I tried to find an artists open air market somewhere in Paris that included ceramics.  But, the mojo was missing and I couldn't find what I was looking for.





vrbain on canvas

 Fun art, this.

So imagine my surprise when she walked in and said she wanted to go to an open air art fair at Montparnasse Edgar Quinet!  I had no idea such a thing existed.  Yes, I'd read Vallois and even read her passage on the 14th.  Could I remember a thing Vallois wrote?  Apparently not.  Could I use "the Force" and Google to the thing we wanted?  I'm embarrassed to say no.


Wandering the market was fun, cold, and windy.  The art was all original work.  Some of it was quite attractive.  There were two haberdashers with fun hats for women.  Nothing for men.  Unfortunately, since I like hats and am currently looking for a properly adorned top hat.
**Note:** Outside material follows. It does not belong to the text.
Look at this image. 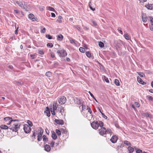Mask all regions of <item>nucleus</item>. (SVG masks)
<instances>
[{"mask_svg":"<svg viewBox=\"0 0 153 153\" xmlns=\"http://www.w3.org/2000/svg\"><path fill=\"white\" fill-rule=\"evenodd\" d=\"M20 125L18 124H13L12 126H10L9 128L5 125H1L0 126V128L2 129H7L8 128L13 131L16 132L18 131V128H20Z\"/></svg>","mask_w":153,"mask_h":153,"instance_id":"1","label":"nucleus"},{"mask_svg":"<svg viewBox=\"0 0 153 153\" xmlns=\"http://www.w3.org/2000/svg\"><path fill=\"white\" fill-rule=\"evenodd\" d=\"M123 44V42L120 40H114V45L118 52L120 49V47Z\"/></svg>","mask_w":153,"mask_h":153,"instance_id":"2","label":"nucleus"},{"mask_svg":"<svg viewBox=\"0 0 153 153\" xmlns=\"http://www.w3.org/2000/svg\"><path fill=\"white\" fill-rule=\"evenodd\" d=\"M56 53L60 57H65L67 55V52L64 49L57 50Z\"/></svg>","mask_w":153,"mask_h":153,"instance_id":"3","label":"nucleus"},{"mask_svg":"<svg viewBox=\"0 0 153 153\" xmlns=\"http://www.w3.org/2000/svg\"><path fill=\"white\" fill-rule=\"evenodd\" d=\"M58 100L59 103L62 105L64 104L66 102V99L65 96H62L59 97Z\"/></svg>","mask_w":153,"mask_h":153,"instance_id":"4","label":"nucleus"},{"mask_svg":"<svg viewBox=\"0 0 153 153\" xmlns=\"http://www.w3.org/2000/svg\"><path fill=\"white\" fill-rule=\"evenodd\" d=\"M23 129L25 132L26 133H28L31 130L30 127L27 124H25L24 126Z\"/></svg>","mask_w":153,"mask_h":153,"instance_id":"5","label":"nucleus"},{"mask_svg":"<svg viewBox=\"0 0 153 153\" xmlns=\"http://www.w3.org/2000/svg\"><path fill=\"white\" fill-rule=\"evenodd\" d=\"M91 125L93 128L97 129L99 127L98 122L97 121H94L91 123Z\"/></svg>","mask_w":153,"mask_h":153,"instance_id":"6","label":"nucleus"},{"mask_svg":"<svg viewBox=\"0 0 153 153\" xmlns=\"http://www.w3.org/2000/svg\"><path fill=\"white\" fill-rule=\"evenodd\" d=\"M98 131L99 134L102 136L105 134L106 133V129L105 127L101 128V129H99Z\"/></svg>","mask_w":153,"mask_h":153,"instance_id":"7","label":"nucleus"},{"mask_svg":"<svg viewBox=\"0 0 153 153\" xmlns=\"http://www.w3.org/2000/svg\"><path fill=\"white\" fill-rule=\"evenodd\" d=\"M64 111V109L63 107L61 106L60 105H57V109L56 110V112H59L62 115V113Z\"/></svg>","mask_w":153,"mask_h":153,"instance_id":"8","label":"nucleus"},{"mask_svg":"<svg viewBox=\"0 0 153 153\" xmlns=\"http://www.w3.org/2000/svg\"><path fill=\"white\" fill-rule=\"evenodd\" d=\"M117 137L116 135H113L110 139V141L113 143H115L117 142Z\"/></svg>","mask_w":153,"mask_h":153,"instance_id":"9","label":"nucleus"},{"mask_svg":"<svg viewBox=\"0 0 153 153\" xmlns=\"http://www.w3.org/2000/svg\"><path fill=\"white\" fill-rule=\"evenodd\" d=\"M145 7L149 10H153V4H149L148 3L145 5Z\"/></svg>","mask_w":153,"mask_h":153,"instance_id":"10","label":"nucleus"},{"mask_svg":"<svg viewBox=\"0 0 153 153\" xmlns=\"http://www.w3.org/2000/svg\"><path fill=\"white\" fill-rule=\"evenodd\" d=\"M55 122L59 125H63L64 123V122L63 120L55 119L54 120Z\"/></svg>","mask_w":153,"mask_h":153,"instance_id":"11","label":"nucleus"},{"mask_svg":"<svg viewBox=\"0 0 153 153\" xmlns=\"http://www.w3.org/2000/svg\"><path fill=\"white\" fill-rule=\"evenodd\" d=\"M44 113L46 114V115L49 117L50 116L51 114L50 112V111L49 108L48 107H47L46 108V110L44 111Z\"/></svg>","mask_w":153,"mask_h":153,"instance_id":"12","label":"nucleus"},{"mask_svg":"<svg viewBox=\"0 0 153 153\" xmlns=\"http://www.w3.org/2000/svg\"><path fill=\"white\" fill-rule=\"evenodd\" d=\"M16 3L19 6L21 7L22 8H25V6H23V2L16 1Z\"/></svg>","mask_w":153,"mask_h":153,"instance_id":"13","label":"nucleus"},{"mask_svg":"<svg viewBox=\"0 0 153 153\" xmlns=\"http://www.w3.org/2000/svg\"><path fill=\"white\" fill-rule=\"evenodd\" d=\"M45 150L47 152H49L50 151L51 148L50 146L48 144H46L44 146Z\"/></svg>","mask_w":153,"mask_h":153,"instance_id":"14","label":"nucleus"},{"mask_svg":"<svg viewBox=\"0 0 153 153\" xmlns=\"http://www.w3.org/2000/svg\"><path fill=\"white\" fill-rule=\"evenodd\" d=\"M142 20L143 22H146L148 20V16H146L145 15L143 14L142 15Z\"/></svg>","mask_w":153,"mask_h":153,"instance_id":"15","label":"nucleus"},{"mask_svg":"<svg viewBox=\"0 0 153 153\" xmlns=\"http://www.w3.org/2000/svg\"><path fill=\"white\" fill-rule=\"evenodd\" d=\"M34 17V15L32 13H30L28 15V18L31 19L33 21H34L36 20Z\"/></svg>","mask_w":153,"mask_h":153,"instance_id":"16","label":"nucleus"},{"mask_svg":"<svg viewBox=\"0 0 153 153\" xmlns=\"http://www.w3.org/2000/svg\"><path fill=\"white\" fill-rule=\"evenodd\" d=\"M143 116L144 117H149L150 118H151L152 117V115L148 112L143 113Z\"/></svg>","mask_w":153,"mask_h":153,"instance_id":"17","label":"nucleus"},{"mask_svg":"<svg viewBox=\"0 0 153 153\" xmlns=\"http://www.w3.org/2000/svg\"><path fill=\"white\" fill-rule=\"evenodd\" d=\"M63 36L61 34H59L57 36V40L58 41H62V40Z\"/></svg>","mask_w":153,"mask_h":153,"instance_id":"18","label":"nucleus"},{"mask_svg":"<svg viewBox=\"0 0 153 153\" xmlns=\"http://www.w3.org/2000/svg\"><path fill=\"white\" fill-rule=\"evenodd\" d=\"M74 102L75 103H77L78 105H81L82 104L79 98H76L74 99Z\"/></svg>","mask_w":153,"mask_h":153,"instance_id":"19","label":"nucleus"},{"mask_svg":"<svg viewBox=\"0 0 153 153\" xmlns=\"http://www.w3.org/2000/svg\"><path fill=\"white\" fill-rule=\"evenodd\" d=\"M127 149L129 152V153H132L134 151V148L133 147H131L130 146H128Z\"/></svg>","mask_w":153,"mask_h":153,"instance_id":"20","label":"nucleus"},{"mask_svg":"<svg viewBox=\"0 0 153 153\" xmlns=\"http://www.w3.org/2000/svg\"><path fill=\"white\" fill-rule=\"evenodd\" d=\"M40 132L38 133V136H42V134L43 133V130L42 128L40 127L39 128Z\"/></svg>","mask_w":153,"mask_h":153,"instance_id":"21","label":"nucleus"},{"mask_svg":"<svg viewBox=\"0 0 153 153\" xmlns=\"http://www.w3.org/2000/svg\"><path fill=\"white\" fill-rule=\"evenodd\" d=\"M51 137L54 140H56L57 137L56 135L55 132L53 131V132L52 133Z\"/></svg>","mask_w":153,"mask_h":153,"instance_id":"22","label":"nucleus"},{"mask_svg":"<svg viewBox=\"0 0 153 153\" xmlns=\"http://www.w3.org/2000/svg\"><path fill=\"white\" fill-rule=\"evenodd\" d=\"M62 17L61 16H59L58 19H57V22L59 23H61L62 22Z\"/></svg>","mask_w":153,"mask_h":153,"instance_id":"23","label":"nucleus"},{"mask_svg":"<svg viewBox=\"0 0 153 153\" xmlns=\"http://www.w3.org/2000/svg\"><path fill=\"white\" fill-rule=\"evenodd\" d=\"M4 120L6 122H8L10 120H11V119H13V118L11 117H5L4 119Z\"/></svg>","mask_w":153,"mask_h":153,"instance_id":"24","label":"nucleus"},{"mask_svg":"<svg viewBox=\"0 0 153 153\" xmlns=\"http://www.w3.org/2000/svg\"><path fill=\"white\" fill-rule=\"evenodd\" d=\"M52 73L51 71H48L46 73L45 75L48 77H51L52 76Z\"/></svg>","mask_w":153,"mask_h":153,"instance_id":"25","label":"nucleus"},{"mask_svg":"<svg viewBox=\"0 0 153 153\" xmlns=\"http://www.w3.org/2000/svg\"><path fill=\"white\" fill-rule=\"evenodd\" d=\"M41 29V33H44L46 31V29L45 27H44L42 26H41L40 27Z\"/></svg>","mask_w":153,"mask_h":153,"instance_id":"26","label":"nucleus"},{"mask_svg":"<svg viewBox=\"0 0 153 153\" xmlns=\"http://www.w3.org/2000/svg\"><path fill=\"white\" fill-rule=\"evenodd\" d=\"M70 42L72 44H76V41H75V40L73 39L72 38H70L69 39Z\"/></svg>","mask_w":153,"mask_h":153,"instance_id":"27","label":"nucleus"},{"mask_svg":"<svg viewBox=\"0 0 153 153\" xmlns=\"http://www.w3.org/2000/svg\"><path fill=\"white\" fill-rule=\"evenodd\" d=\"M124 143L125 144L128 146L131 145V143L127 140H125L124 141Z\"/></svg>","mask_w":153,"mask_h":153,"instance_id":"28","label":"nucleus"},{"mask_svg":"<svg viewBox=\"0 0 153 153\" xmlns=\"http://www.w3.org/2000/svg\"><path fill=\"white\" fill-rule=\"evenodd\" d=\"M137 73L139 75V76H140L141 77H145V74L143 72H138Z\"/></svg>","mask_w":153,"mask_h":153,"instance_id":"29","label":"nucleus"},{"mask_svg":"<svg viewBox=\"0 0 153 153\" xmlns=\"http://www.w3.org/2000/svg\"><path fill=\"white\" fill-rule=\"evenodd\" d=\"M114 83L117 86L120 85L119 81L117 79H115L114 80Z\"/></svg>","mask_w":153,"mask_h":153,"instance_id":"30","label":"nucleus"},{"mask_svg":"<svg viewBox=\"0 0 153 153\" xmlns=\"http://www.w3.org/2000/svg\"><path fill=\"white\" fill-rule=\"evenodd\" d=\"M56 132L58 136H60L61 135V131L56 129Z\"/></svg>","mask_w":153,"mask_h":153,"instance_id":"31","label":"nucleus"},{"mask_svg":"<svg viewBox=\"0 0 153 153\" xmlns=\"http://www.w3.org/2000/svg\"><path fill=\"white\" fill-rule=\"evenodd\" d=\"M92 4L91 2H89V6L90 7V8L91 10L92 11H94L95 10V8H93L92 6Z\"/></svg>","mask_w":153,"mask_h":153,"instance_id":"32","label":"nucleus"},{"mask_svg":"<svg viewBox=\"0 0 153 153\" xmlns=\"http://www.w3.org/2000/svg\"><path fill=\"white\" fill-rule=\"evenodd\" d=\"M148 20L150 21L151 23L153 22V17L152 16H148Z\"/></svg>","mask_w":153,"mask_h":153,"instance_id":"33","label":"nucleus"},{"mask_svg":"<svg viewBox=\"0 0 153 153\" xmlns=\"http://www.w3.org/2000/svg\"><path fill=\"white\" fill-rule=\"evenodd\" d=\"M99 45L100 47L103 48L104 46V44L102 42H99Z\"/></svg>","mask_w":153,"mask_h":153,"instance_id":"34","label":"nucleus"},{"mask_svg":"<svg viewBox=\"0 0 153 153\" xmlns=\"http://www.w3.org/2000/svg\"><path fill=\"white\" fill-rule=\"evenodd\" d=\"M79 51L81 53H84L85 51V49L83 47H81L79 48Z\"/></svg>","mask_w":153,"mask_h":153,"instance_id":"35","label":"nucleus"},{"mask_svg":"<svg viewBox=\"0 0 153 153\" xmlns=\"http://www.w3.org/2000/svg\"><path fill=\"white\" fill-rule=\"evenodd\" d=\"M45 37L49 39H52V36L49 34H47Z\"/></svg>","mask_w":153,"mask_h":153,"instance_id":"36","label":"nucleus"},{"mask_svg":"<svg viewBox=\"0 0 153 153\" xmlns=\"http://www.w3.org/2000/svg\"><path fill=\"white\" fill-rule=\"evenodd\" d=\"M32 132L33 135L32 137H36V134L37 132V131L36 130H34L33 131H32Z\"/></svg>","mask_w":153,"mask_h":153,"instance_id":"37","label":"nucleus"},{"mask_svg":"<svg viewBox=\"0 0 153 153\" xmlns=\"http://www.w3.org/2000/svg\"><path fill=\"white\" fill-rule=\"evenodd\" d=\"M27 123L28 124L29 126L31 127L33 126L32 122L29 120H27Z\"/></svg>","mask_w":153,"mask_h":153,"instance_id":"38","label":"nucleus"},{"mask_svg":"<svg viewBox=\"0 0 153 153\" xmlns=\"http://www.w3.org/2000/svg\"><path fill=\"white\" fill-rule=\"evenodd\" d=\"M42 138L44 142L48 141V138L46 137L45 135H44L43 136Z\"/></svg>","mask_w":153,"mask_h":153,"instance_id":"39","label":"nucleus"},{"mask_svg":"<svg viewBox=\"0 0 153 153\" xmlns=\"http://www.w3.org/2000/svg\"><path fill=\"white\" fill-rule=\"evenodd\" d=\"M47 46L48 47L51 48L53 47V45L52 43H48L47 44Z\"/></svg>","mask_w":153,"mask_h":153,"instance_id":"40","label":"nucleus"},{"mask_svg":"<svg viewBox=\"0 0 153 153\" xmlns=\"http://www.w3.org/2000/svg\"><path fill=\"white\" fill-rule=\"evenodd\" d=\"M98 125L99 126H100L101 128L103 127V123L102 121H100L99 123H98Z\"/></svg>","mask_w":153,"mask_h":153,"instance_id":"41","label":"nucleus"},{"mask_svg":"<svg viewBox=\"0 0 153 153\" xmlns=\"http://www.w3.org/2000/svg\"><path fill=\"white\" fill-rule=\"evenodd\" d=\"M91 21L92 23V25L94 26H96L97 25V23L95 21H94L93 20H91Z\"/></svg>","mask_w":153,"mask_h":153,"instance_id":"42","label":"nucleus"},{"mask_svg":"<svg viewBox=\"0 0 153 153\" xmlns=\"http://www.w3.org/2000/svg\"><path fill=\"white\" fill-rule=\"evenodd\" d=\"M125 38L127 40H129L130 36L128 34H125L124 35Z\"/></svg>","mask_w":153,"mask_h":153,"instance_id":"43","label":"nucleus"},{"mask_svg":"<svg viewBox=\"0 0 153 153\" xmlns=\"http://www.w3.org/2000/svg\"><path fill=\"white\" fill-rule=\"evenodd\" d=\"M137 80L138 82L140 84L143 82V80L142 79L138 76L137 77Z\"/></svg>","mask_w":153,"mask_h":153,"instance_id":"44","label":"nucleus"},{"mask_svg":"<svg viewBox=\"0 0 153 153\" xmlns=\"http://www.w3.org/2000/svg\"><path fill=\"white\" fill-rule=\"evenodd\" d=\"M87 109L88 110V112H89L90 114H91L92 113V111L89 106H87Z\"/></svg>","mask_w":153,"mask_h":153,"instance_id":"45","label":"nucleus"},{"mask_svg":"<svg viewBox=\"0 0 153 153\" xmlns=\"http://www.w3.org/2000/svg\"><path fill=\"white\" fill-rule=\"evenodd\" d=\"M85 54L88 57L90 58L91 57V54L90 52H86L85 53Z\"/></svg>","mask_w":153,"mask_h":153,"instance_id":"46","label":"nucleus"},{"mask_svg":"<svg viewBox=\"0 0 153 153\" xmlns=\"http://www.w3.org/2000/svg\"><path fill=\"white\" fill-rule=\"evenodd\" d=\"M61 131L62 133L66 134L67 133L66 131L64 129H61Z\"/></svg>","mask_w":153,"mask_h":153,"instance_id":"47","label":"nucleus"},{"mask_svg":"<svg viewBox=\"0 0 153 153\" xmlns=\"http://www.w3.org/2000/svg\"><path fill=\"white\" fill-rule=\"evenodd\" d=\"M48 7V10L50 11H54L55 10L52 7Z\"/></svg>","mask_w":153,"mask_h":153,"instance_id":"48","label":"nucleus"},{"mask_svg":"<svg viewBox=\"0 0 153 153\" xmlns=\"http://www.w3.org/2000/svg\"><path fill=\"white\" fill-rule=\"evenodd\" d=\"M38 53L40 54L43 55L44 54V52L42 50H39Z\"/></svg>","mask_w":153,"mask_h":153,"instance_id":"49","label":"nucleus"},{"mask_svg":"<svg viewBox=\"0 0 153 153\" xmlns=\"http://www.w3.org/2000/svg\"><path fill=\"white\" fill-rule=\"evenodd\" d=\"M104 80L106 82H107V83L109 82V80L108 78L105 76H104Z\"/></svg>","mask_w":153,"mask_h":153,"instance_id":"50","label":"nucleus"},{"mask_svg":"<svg viewBox=\"0 0 153 153\" xmlns=\"http://www.w3.org/2000/svg\"><path fill=\"white\" fill-rule=\"evenodd\" d=\"M48 144H50L51 145V147H54V146L55 144V142L53 141H52L50 143H48Z\"/></svg>","mask_w":153,"mask_h":153,"instance_id":"51","label":"nucleus"},{"mask_svg":"<svg viewBox=\"0 0 153 153\" xmlns=\"http://www.w3.org/2000/svg\"><path fill=\"white\" fill-rule=\"evenodd\" d=\"M136 153H143L142 151L140 149H138L136 151Z\"/></svg>","mask_w":153,"mask_h":153,"instance_id":"52","label":"nucleus"},{"mask_svg":"<svg viewBox=\"0 0 153 153\" xmlns=\"http://www.w3.org/2000/svg\"><path fill=\"white\" fill-rule=\"evenodd\" d=\"M148 99L149 101H152L153 100V98L151 96L148 97Z\"/></svg>","mask_w":153,"mask_h":153,"instance_id":"53","label":"nucleus"},{"mask_svg":"<svg viewBox=\"0 0 153 153\" xmlns=\"http://www.w3.org/2000/svg\"><path fill=\"white\" fill-rule=\"evenodd\" d=\"M106 132L108 134H110L112 132V131L110 129L108 128L106 129Z\"/></svg>","mask_w":153,"mask_h":153,"instance_id":"54","label":"nucleus"},{"mask_svg":"<svg viewBox=\"0 0 153 153\" xmlns=\"http://www.w3.org/2000/svg\"><path fill=\"white\" fill-rule=\"evenodd\" d=\"M135 105L136 107L138 108L140 106V104L138 102H135Z\"/></svg>","mask_w":153,"mask_h":153,"instance_id":"55","label":"nucleus"},{"mask_svg":"<svg viewBox=\"0 0 153 153\" xmlns=\"http://www.w3.org/2000/svg\"><path fill=\"white\" fill-rule=\"evenodd\" d=\"M117 30L121 34H123V31L122 30H121V28L120 27H118Z\"/></svg>","mask_w":153,"mask_h":153,"instance_id":"56","label":"nucleus"},{"mask_svg":"<svg viewBox=\"0 0 153 153\" xmlns=\"http://www.w3.org/2000/svg\"><path fill=\"white\" fill-rule=\"evenodd\" d=\"M101 114H102V117L103 118H104L105 119H107V117L106 116H105L104 113H101Z\"/></svg>","mask_w":153,"mask_h":153,"instance_id":"57","label":"nucleus"},{"mask_svg":"<svg viewBox=\"0 0 153 153\" xmlns=\"http://www.w3.org/2000/svg\"><path fill=\"white\" fill-rule=\"evenodd\" d=\"M89 93L90 94V96L93 98L94 99V96L91 93V92L90 91H88Z\"/></svg>","mask_w":153,"mask_h":153,"instance_id":"58","label":"nucleus"},{"mask_svg":"<svg viewBox=\"0 0 153 153\" xmlns=\"http://www.w3.org/2000/svg\"><path fill=\"white\" fill-rule=\"evenodd\" d=\"M42 139V136H38L37 140L38 141H40Z\"/></svg>","mask_w":153,"mask_h":153,"instance_id":"59","label":"nucleus"},{"mask_svg":"<svg viewBox=\"0 0 153 153\" xmlns=\"http://www.w3.org/2000/svg\"><path fill=\"white\" fill-rule=\"evenodd\" d=\"M7 67L8 68L10 69H13V66L11 65H8Z\"/></svg>","mask_w":153,"mask_h":153,"instance_id":"60","label":"nucleus"},{"mask_svg":"<svg viewBox=\"0 0 153 153\" xmlns=\"http://www.w3.org/2000/svg\"><path fill=\"white\" fill-rule=\"evenodd\" d=\"M51 56L52 58H54V57L55 55H54V53L53 52H51Z\"/></svg>","mask_w":153,"mask_h":153,"instance_id":"61","label":"nucleus"},{"mask_svg":"<svg viewBox=\"0 0 153 153\" xmlns=\"http://www.w3.org/2000/svg\"><path fill=\"white\" fill-rule=\"evenodd\" d=\"M149 27L150 30L152 31H153V27L152 25H149Z\"/></svg>","mask_w":153,"mask_h":153,"instance_id":"62","label":"nucleus"},{"mask_svg":"<svg viewBox=\"0 0 153 153\" xmlns=\"http://www.w3.org/2000/svg\"><path fill=\"white\" fill-rule=\"evenodd\" d=\"M13 122V119H11V120H10L8 122V123H7V125H10L11 122Z\"/></svg>","mask_w":153,"mask_h":153,"instance_id":"63","label":"nucleus"},{"mask_svg":"<svg viewBox=\"0 0 153 153\" xmlns=\"http://www.w3.org/2000/svg\"><path fill=\"white\" fill-rule=\"evenodd\" d=\"M51 16L52 17H55L56 16V15L54 13H51Z\"/></svg>","mask_w":153,"mask_h":153,"instance_id":"64","label":"nucleus"}]
</instances>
Our neighbor found a stall where the artist, a retired German graphic artist of some renown, plied his trade.  Among several different styles, the artist put art to used Metro tickets.  His work was a wonderment to behold.  Both our friend and my wife bought things from him.





vrbain avec une nouvelle amie

Yes!  It's an open air art market!!

Down the aisle a little ways was vrbain with his fun, funky, awesome, graffiti-eque art.  Between his broken English and our broken French we learned a lot and enjoyed a fairly long conversation.  His art was right up our alley.  Our neighbor found several pieces she liked and purchased them.


I may have found an interesting person to photograph.